Write out the lines below word for word, starting at the first line and ending at the line that contains "One Of A Kind", with both of those lines included. Leave the pictures out of your answer.

===== ENTRIES SUPPLIED

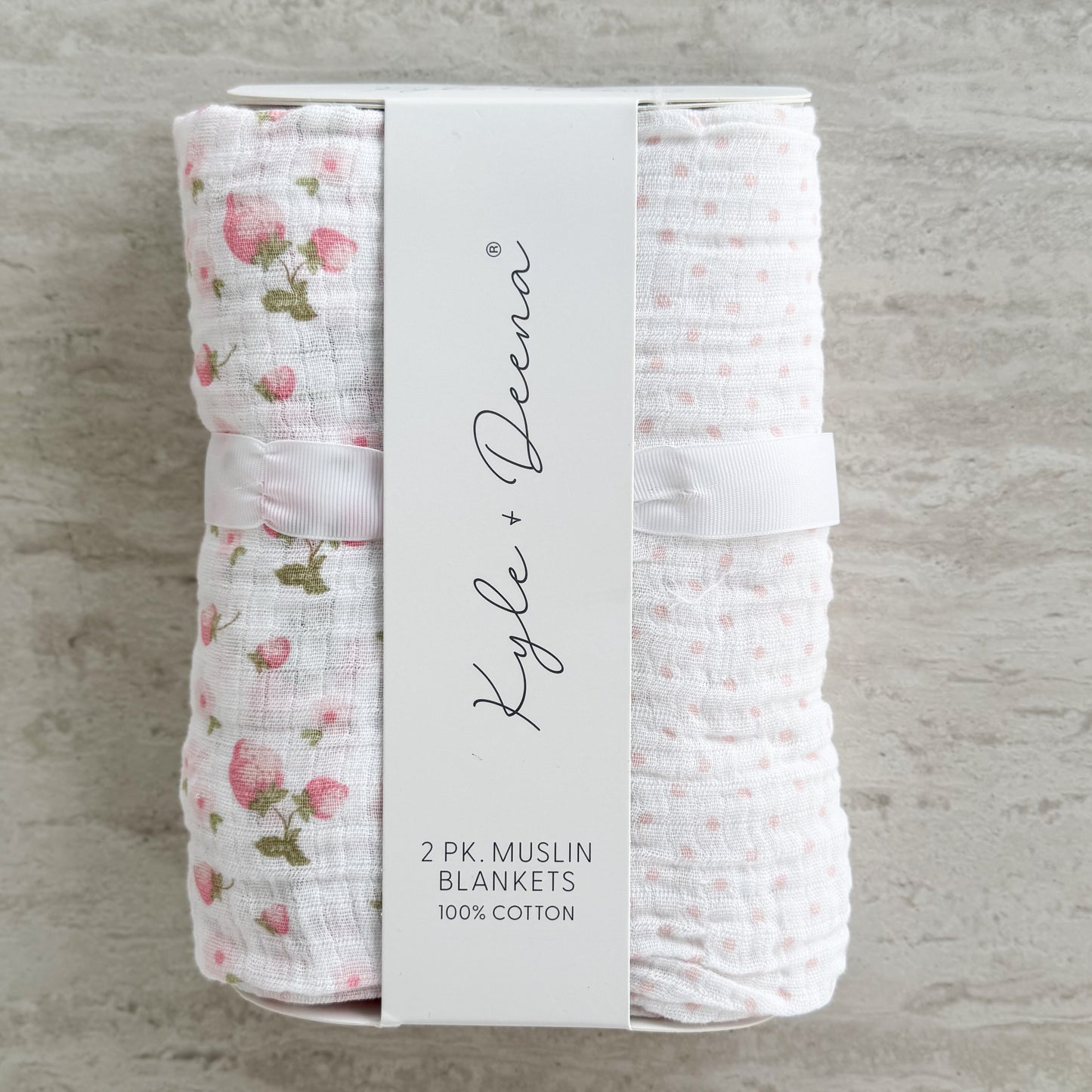blanket 2 pack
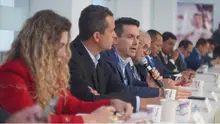 19 de septiembre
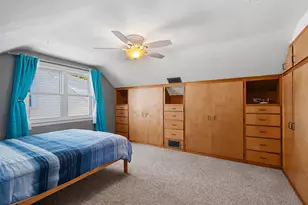 1328 Reed St, Green Bay, WI 54303 - Photo 18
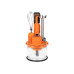 Блендер OURSSON HB6070/OR Блендер OURSSON HB6070/OR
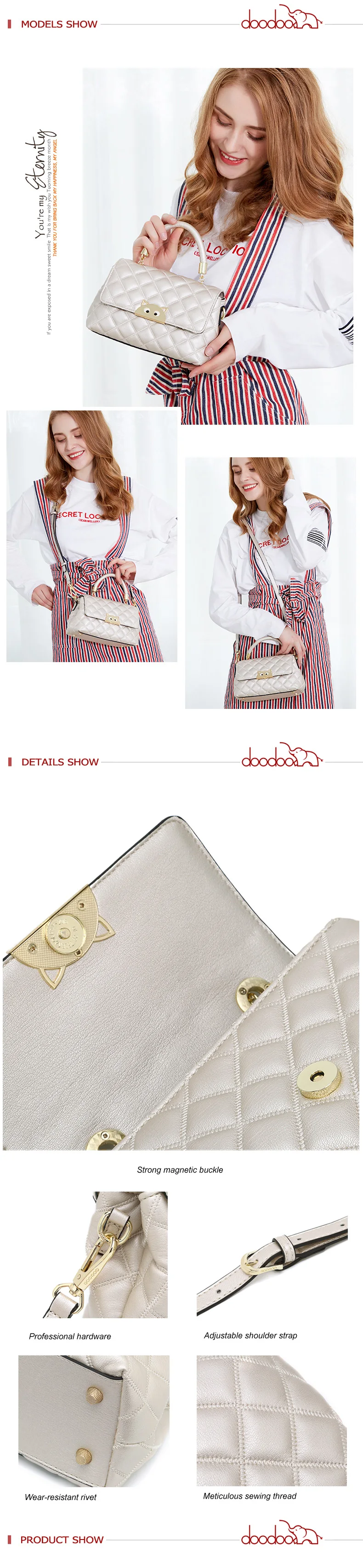 D8662-A-02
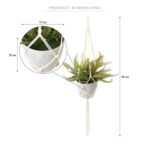productHero-SPOTWF-BP80490963-green-10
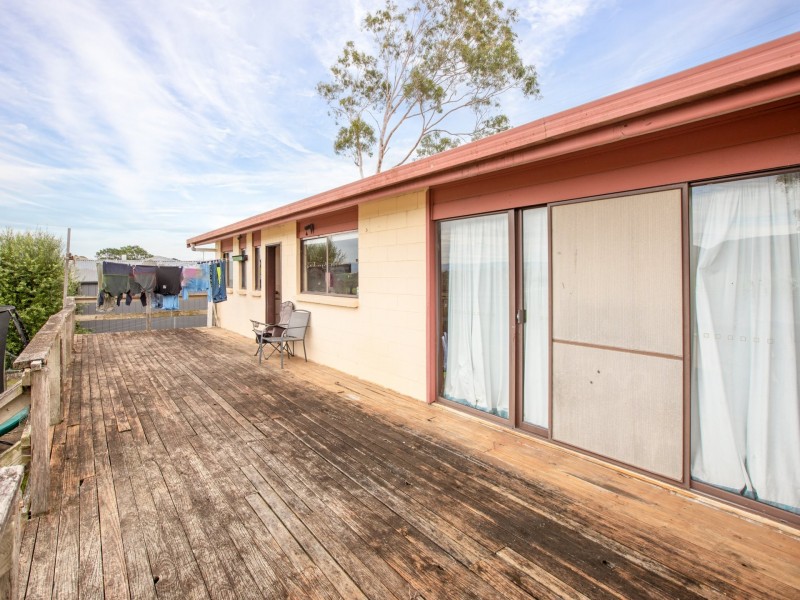 40 Scott Street, Wolumla NSW 2550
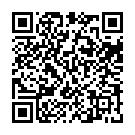www.house-info.tw房屋網-石碇區公寓-QRCode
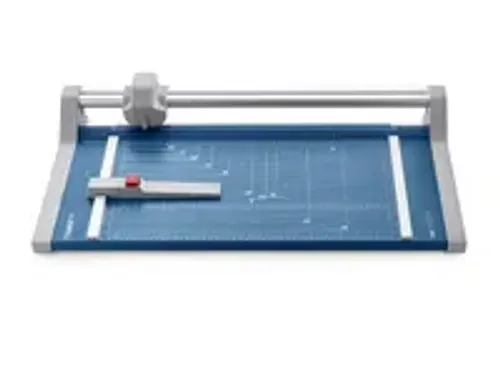 OUTLET Rolsnijmachine A3 Dahle 552 51cm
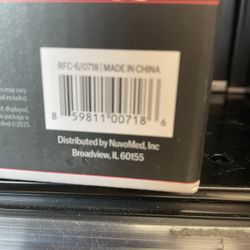 One Of A Kind Fishing Boat ,Motors,fish Finder Anchor, Seats And Trailer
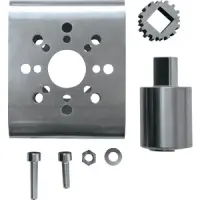 Accessories -Belimo ZPR13- Adapter PR
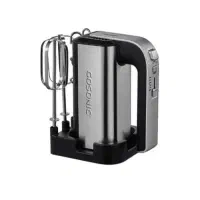 همزن گوسونیک مدل GHM-839 با قیمت 1662200 تومان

==========

▶ [RESPONSE]
blanket 2 pack
 19 de septiembre
 1328 Reed St, Green Bay, WI 54303 - Photo 18
 Блендер OURSSON HB6070/OR Блендер OURSSON HB6070/OR
 D8662-A-02
productHero-SPOTWF-BP80490963-green-10
 40 Scott Street, Wolumla NSW 2550
www.house-info.tw房屋網-石碇區公寓-QRCode
 OUTLET Rolsnijmachine A3 Dahle 552 51cm
 One Of A Kind Fishing Boat ,Motors,fish Finder Anchor, Seats And Trailer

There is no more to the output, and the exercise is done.